All Products
Search
Document Center

Elasticsearch:Metrics and exception handling suggestions

Last Updated:Feb 21, 2024

Alibaba Cloud Elasticsearch provides a variety of basic metrics to monitor the statuses of clusters. The metrics include ClusterStatus(value), ClusterQueryQPS(Count/Second), NodeCPUUtilization(%), and NodeDiskUtilization(%). These metrics help you obtain the statuses of your clusters in real time and address potential issues at the earliest opportunity to ensure cluster stability. This topic describes how to view cluster monitoring data. This topic also describes the metrics and the causes of exceptions, and provides suggestions for handling the exceptions.

Differences with other monitoring features

The cluster monitoring feature provided by Alibaba Cloud Elasticsearch may be different from the monitoring feature provided by Kibana or a third-party service in the following aspects:

  • Data collection period: The data collection period of the cluster monitoring feature and that of the monitoring feature provided by Kibana or a third-party service are different. As a result, the data collected by using these features is different.

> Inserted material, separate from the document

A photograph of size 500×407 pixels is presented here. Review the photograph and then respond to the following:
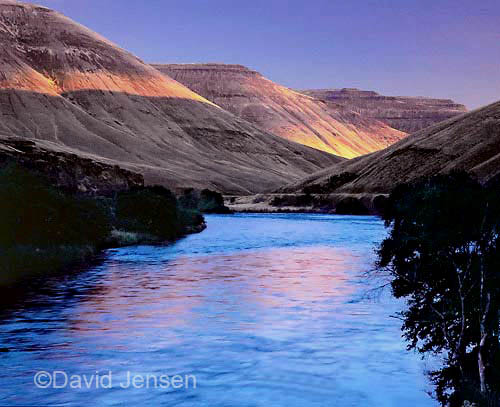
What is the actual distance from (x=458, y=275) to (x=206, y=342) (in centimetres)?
795

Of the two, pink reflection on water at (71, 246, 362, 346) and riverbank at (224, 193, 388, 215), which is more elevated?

  • Algorithms for the monitoring of data queries: The cluster monitoring feature and the monitoring feature provided by Kibana are affected by cluster stability when they collect data. The values of the QPS metrics provided by the cluster monitoring feature may spike, be negative, or be empty due to the instability of an Elasticsearch cluster, whereas monitoring results may not be displayed for the monitoring feature provided by Kibana.

    Note

    If the cluster monitoring feature provides more metrics than the monitoring feature provided by Kibana, we commend that you use both features for monitoring in your business scenarios.

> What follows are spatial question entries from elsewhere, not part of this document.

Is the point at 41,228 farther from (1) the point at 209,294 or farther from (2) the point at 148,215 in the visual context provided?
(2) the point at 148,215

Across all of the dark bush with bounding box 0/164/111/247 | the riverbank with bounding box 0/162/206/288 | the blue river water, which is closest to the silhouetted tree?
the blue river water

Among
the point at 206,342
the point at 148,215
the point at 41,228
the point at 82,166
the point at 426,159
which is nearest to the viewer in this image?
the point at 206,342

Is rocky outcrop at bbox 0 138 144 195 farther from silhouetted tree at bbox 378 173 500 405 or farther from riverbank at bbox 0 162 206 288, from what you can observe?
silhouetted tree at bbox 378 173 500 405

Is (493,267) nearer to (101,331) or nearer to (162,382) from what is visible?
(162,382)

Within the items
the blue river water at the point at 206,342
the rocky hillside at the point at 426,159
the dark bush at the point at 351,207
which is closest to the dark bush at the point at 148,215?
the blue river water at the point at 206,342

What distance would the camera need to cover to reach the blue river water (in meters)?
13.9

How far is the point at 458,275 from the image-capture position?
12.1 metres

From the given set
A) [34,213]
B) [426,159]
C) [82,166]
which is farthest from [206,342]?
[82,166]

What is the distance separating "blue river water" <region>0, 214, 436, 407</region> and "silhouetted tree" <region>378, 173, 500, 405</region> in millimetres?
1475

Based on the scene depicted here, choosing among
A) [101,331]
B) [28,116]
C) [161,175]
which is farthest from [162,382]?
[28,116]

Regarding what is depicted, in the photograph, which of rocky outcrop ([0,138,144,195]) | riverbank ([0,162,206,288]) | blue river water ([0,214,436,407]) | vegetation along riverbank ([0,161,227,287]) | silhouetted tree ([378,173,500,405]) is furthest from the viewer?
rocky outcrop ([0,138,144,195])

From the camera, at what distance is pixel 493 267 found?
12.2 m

  • APIs used to collect data: Data of the metrics provided by the monitoring feature of Kibana is collected by calling the Elasticsearch API. Data of some node-level metrics, such as NodeCPUUtilization(%), NodeLoad_1m(value), and NodeDiskUtilization(%), provided by the cluster monitoring feature is collected by calling the underlying system API of Alibaba Cloud Elasticsearch. Therefore, in addition to the monitoring data of Elasticsearch processes, the cluster monitoring feature also collects the usage of system resources.

View cluster monitoring data

  1. Log on to the Alibaba Cloud Elasticsearch console.
  2. In the left-side navigation pane, click Elasticsearch Clusters.
  3. Navigate to the desired cluster.
    1. In the top navigation bar, select the resource group to which the cluster belongs and the region where the cluster resides.
    2. On the Elasticsearch Clusters page, find the cluster and click its ID.
  4. In the left-side navigation pane of the page that appears, choose Monitoring and Logs > Cluster Monitoring.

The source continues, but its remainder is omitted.